È il grande vincente, almeno a livello politico, delle ultime vicende del calcio europeo, dove la Uefa di Aleksandar Ceferin chiude un occhio e mezzo sulla questione del Fair Play finanziario dopo il suo secco no alla Superlega. Tuttavia, Nasser Al-Khelaïfi sembrerebbe essere entrato in una spirale di giochi di potere che sembrano andare piuttosto oltre. Da quanto segnalato da un'inchiesta del quotidiano francese Libération, infatti, il presidente del Paris Saint Germain sarebbe addirittura accusato di estorsione nei confronti di un impresario franco-algerino, tale Tayeb B., che secondo l'indagine sarebbe stato in possesso di una serie di prove che avrebbero inchiodato lo stesso Al-Khelaïfi in merito a un presunto caso di corruzione che riguarderebbe l'assegnazione dei Mondiali in Qatar, avvenuta nel lontano 2010. Il capo di accusa, secondo Libération, è di "prove potenziali di azioni di corruzione nella controversa attribuzione del campionato del mondo 2022". In sostanza, il 41enne affarista il cui cognome è stato occultato per evitare ulteriori complicazioni, sarebbe il classico uomo che ha finito con il saper troppo di situazioni più grandi di lui, e per questo è stato messo sotto torchio. L'inchiesta si sofferma principalmente sul possesso di una chiavetta usb nella quale la persona in questione avrebbe immagazzinato le prove schiaccianti di corruzione da parte degli emiri del Qatar per l'assegnazione dell'evento calcistico per eccellenza.
Libération parla di un arresto durato dal 13 gennaio al 1° novembre. Tayeb era riuscito ad avvicinarsi al presidente del Paris Saint Germain grazie alcuni contatti politici, e viveva in quel di Doha insieme a moglie e figli.
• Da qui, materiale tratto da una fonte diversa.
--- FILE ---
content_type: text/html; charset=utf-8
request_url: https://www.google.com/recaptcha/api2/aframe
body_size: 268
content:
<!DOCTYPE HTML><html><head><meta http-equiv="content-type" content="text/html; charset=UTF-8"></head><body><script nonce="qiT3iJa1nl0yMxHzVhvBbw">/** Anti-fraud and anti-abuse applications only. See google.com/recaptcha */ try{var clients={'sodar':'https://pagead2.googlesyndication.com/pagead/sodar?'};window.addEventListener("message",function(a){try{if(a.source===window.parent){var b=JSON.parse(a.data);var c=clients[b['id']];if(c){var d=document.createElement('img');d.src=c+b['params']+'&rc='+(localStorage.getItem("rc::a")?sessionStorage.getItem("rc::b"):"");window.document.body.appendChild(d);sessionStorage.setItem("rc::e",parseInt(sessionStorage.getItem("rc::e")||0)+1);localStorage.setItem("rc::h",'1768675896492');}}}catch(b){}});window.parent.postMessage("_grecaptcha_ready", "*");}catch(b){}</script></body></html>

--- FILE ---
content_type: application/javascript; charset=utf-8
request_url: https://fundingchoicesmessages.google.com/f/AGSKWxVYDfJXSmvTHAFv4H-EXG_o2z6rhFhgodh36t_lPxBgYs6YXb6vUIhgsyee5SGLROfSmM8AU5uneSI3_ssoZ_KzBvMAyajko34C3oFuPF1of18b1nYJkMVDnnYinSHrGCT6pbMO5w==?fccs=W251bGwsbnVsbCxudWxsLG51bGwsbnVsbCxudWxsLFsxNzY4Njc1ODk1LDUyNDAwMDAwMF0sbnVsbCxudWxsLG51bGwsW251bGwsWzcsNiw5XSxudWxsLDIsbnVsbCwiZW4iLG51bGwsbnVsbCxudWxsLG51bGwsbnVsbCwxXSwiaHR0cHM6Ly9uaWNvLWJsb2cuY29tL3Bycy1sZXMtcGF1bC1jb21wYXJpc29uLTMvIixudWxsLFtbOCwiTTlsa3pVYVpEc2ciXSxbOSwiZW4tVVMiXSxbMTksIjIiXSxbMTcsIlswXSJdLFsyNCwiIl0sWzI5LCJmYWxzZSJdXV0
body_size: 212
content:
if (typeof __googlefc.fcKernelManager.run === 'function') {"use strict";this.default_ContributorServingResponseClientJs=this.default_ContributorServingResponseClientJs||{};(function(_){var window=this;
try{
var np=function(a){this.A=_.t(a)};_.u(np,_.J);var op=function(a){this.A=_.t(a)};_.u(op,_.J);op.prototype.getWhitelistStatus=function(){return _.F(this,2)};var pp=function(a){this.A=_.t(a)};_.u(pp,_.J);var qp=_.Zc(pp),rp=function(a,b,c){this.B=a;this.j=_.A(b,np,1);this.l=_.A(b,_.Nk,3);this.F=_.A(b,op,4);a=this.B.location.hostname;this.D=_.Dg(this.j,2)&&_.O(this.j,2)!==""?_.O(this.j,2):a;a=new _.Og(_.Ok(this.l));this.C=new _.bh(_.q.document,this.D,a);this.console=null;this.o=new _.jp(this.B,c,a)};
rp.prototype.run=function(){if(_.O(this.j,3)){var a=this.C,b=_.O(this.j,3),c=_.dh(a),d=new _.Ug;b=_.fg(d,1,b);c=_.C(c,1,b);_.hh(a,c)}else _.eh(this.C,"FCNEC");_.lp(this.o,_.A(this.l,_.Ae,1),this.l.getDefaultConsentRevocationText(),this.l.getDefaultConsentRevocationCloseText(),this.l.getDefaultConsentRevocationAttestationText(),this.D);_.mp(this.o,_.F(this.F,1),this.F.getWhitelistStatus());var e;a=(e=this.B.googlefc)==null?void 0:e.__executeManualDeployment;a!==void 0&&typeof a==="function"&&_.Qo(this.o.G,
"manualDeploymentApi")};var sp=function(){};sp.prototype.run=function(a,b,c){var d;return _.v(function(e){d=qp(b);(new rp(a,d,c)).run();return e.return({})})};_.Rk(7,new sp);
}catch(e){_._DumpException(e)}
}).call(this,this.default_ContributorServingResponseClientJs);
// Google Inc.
All'improvviso, però, tutto ha preso una brutta piega, e sarebbe arrivata dall'alto la decisione di metterlo in prigione con il fine di ottenere la tanto agognata chiavetta usb, che avrebbe potuto aprire un vaso di Pandora. Il racconto del quotidiano francese parla addirittura di “sevizie” ricevute dall'affarista, il quale sarebbe stato maltrattato per giorni per poi essere trattenuto in carcere per oltre otto mesi. L'obiettivo sarebbe stato quello di poter ottenere i documenti che avrebbero messo a rischio la reputazione del massimo responsabile della società calcistica parigina e di conseguenza dell'intero governo dello stato del golfo, che da anni intende penetrare politicamente ed economicamente in Europa.
La risposta degli avvocati di Al-Khelaifi
Nel pomeriggio di ieri è arrivata la risposta degli avvocati di Al-Khelaifi, Francis Szpiner e Renaud Semerdjian, i quali hanno voluto subito raffreddare gli animi e invocare l'innocenza assoluta del loro assistito. Il comunicato lanciato dai due legali del presidente del Paris Saint Germain recita testualmente: "In risposta ai reportage dei media francesi che riguardano delle inchieste in corso contro tre individui per delle attività potenzialmente illegali, confermiamo categoricamente e nel modo più assoluto che queste indagini non hanno nulla a che vedere con Nasser Al-Khelaïfi". La vicenda rischia di tramutarsi in qualcosa di esplosivo, soprattutto per il tempismo. Manca, infatti, un mese e mezzo all'inizio della competizione planetaria che a Doha attendono da dodici anni, e la diffusione di questa indagine così spinosa rischia di destabilizzare non poco l'ambiente della società parigina, che vive una stagione nella quale dovrà dimostrare di essere finalmente diventata grande. Ma non solo. Già negli ultimi anni erano stati evidenziati una serie di accordi sotto banco tra alti rappresentanti dell’emirato e politici francesi. Tra tutti l’ex presidente Nicolas Sarkozy, il quale aveva influito sull’allora presidente della Uefa, Michel Platini, affinché appoggiasse la candidatura del Qatar e non quella degli Stati Uniti, come confermato nel 2015 da Sepp Blatter. Adesso si parla di sequestro ed estorsione, un’altra macchia disonorevole per il Mondiale che verrà.